Here's a typical scenario - you meet a new guy and go out on a few dates with him.
Everything seems to be great for the first few weeks, until he suddenly starts acting strange.
He becomes more needy - as though he keeps asking for favors from you, but gives very little in return.
At first you're fine with it, but it escalates to such a level that even you feel that you have to put a stop to it.
So you go ahead and tell him about it.
What happens next? He then dismisses your worries, maybe even going so far as to telling you that you're the one who's being crazy in the relationship.
Needless to say, the relationship soon heads towards a breakup.
"Take-take relationships" are just an example of the common relationships that so many great women go through over and over again, no matter how different their men are from the last one.

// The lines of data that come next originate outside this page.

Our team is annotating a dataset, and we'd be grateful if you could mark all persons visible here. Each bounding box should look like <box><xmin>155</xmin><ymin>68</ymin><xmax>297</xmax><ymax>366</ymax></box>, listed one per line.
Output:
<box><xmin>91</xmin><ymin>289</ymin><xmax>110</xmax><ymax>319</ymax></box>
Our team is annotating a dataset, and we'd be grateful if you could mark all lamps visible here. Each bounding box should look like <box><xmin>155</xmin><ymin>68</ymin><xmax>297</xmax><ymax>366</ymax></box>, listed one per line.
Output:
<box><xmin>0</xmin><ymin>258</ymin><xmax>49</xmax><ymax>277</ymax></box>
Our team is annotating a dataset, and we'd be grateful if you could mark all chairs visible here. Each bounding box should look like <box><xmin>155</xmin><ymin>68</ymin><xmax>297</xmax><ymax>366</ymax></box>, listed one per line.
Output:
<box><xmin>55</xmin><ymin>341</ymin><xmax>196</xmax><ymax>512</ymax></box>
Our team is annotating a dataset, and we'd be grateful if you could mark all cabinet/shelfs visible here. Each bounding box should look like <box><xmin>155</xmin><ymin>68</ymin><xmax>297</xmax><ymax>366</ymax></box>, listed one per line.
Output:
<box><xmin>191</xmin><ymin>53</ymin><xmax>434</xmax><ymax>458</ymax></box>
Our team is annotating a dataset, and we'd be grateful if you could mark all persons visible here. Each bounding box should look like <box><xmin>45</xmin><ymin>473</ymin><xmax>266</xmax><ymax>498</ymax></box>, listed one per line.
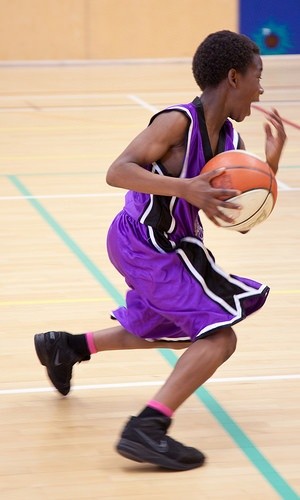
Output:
<box><xmin>35</xmin><ymin>30</ymin><xmax>286</xmax><ymax>472</ymax></box>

And it's funny how so many similar relationships that happen one after the other makes women think that all men are the same.
Can't say that we don't blame them, but that idea doesn't fix things.
Coming up with such hasty conclusions is like blowing your nose to cure a cold - you're only treating the tip of the iceberg.
You need to address the underlying cause that keeps these relationships forming around you.
And the underlying cause is easy to find.
It's you.
Or more specifically, it's the negative patterns that you exhibit in your relationships.
Think about it: What are the negative patterns that you bring into relationships? We're not talking about patterns like, "I always attract men who don't know how to move relationships forward.
" That's about him.
We're talking about you, and your negative patterns like, "I meet men and I immediately warm up to them.
I show them that I'm very interested in getting into a relationship and may even get intimate after only a few dates.
" Go ahead and think of other negative patterns you may have.
Think of at least two more.
Go ahead and take a few minutes to do so.
If you managed to find a few negative patterns that you exhibit in all your relationships, then congratulations.
You've taken the very first step in breaking free from these patterns.
It doesn't even matter what these patterns are - the fact that you were able to zoom into these patterns and identify them is what's important.
But wait - I'm not saying that you need to immediately get rid of these patterns.
You see, while they may be causing most of the heartache that you've been experiencing so far, it may also be causing most of the good times.
If you've ever been into one of those relationships where you totally hate everything he does one day, then do a 180-degree turn a few days later and start loving him again? That's what these patterns are notorious for.
Once you identify your patterns and realize whether they're good for your relationship, you'll be better able to keep from unconsciously ruining your relationships.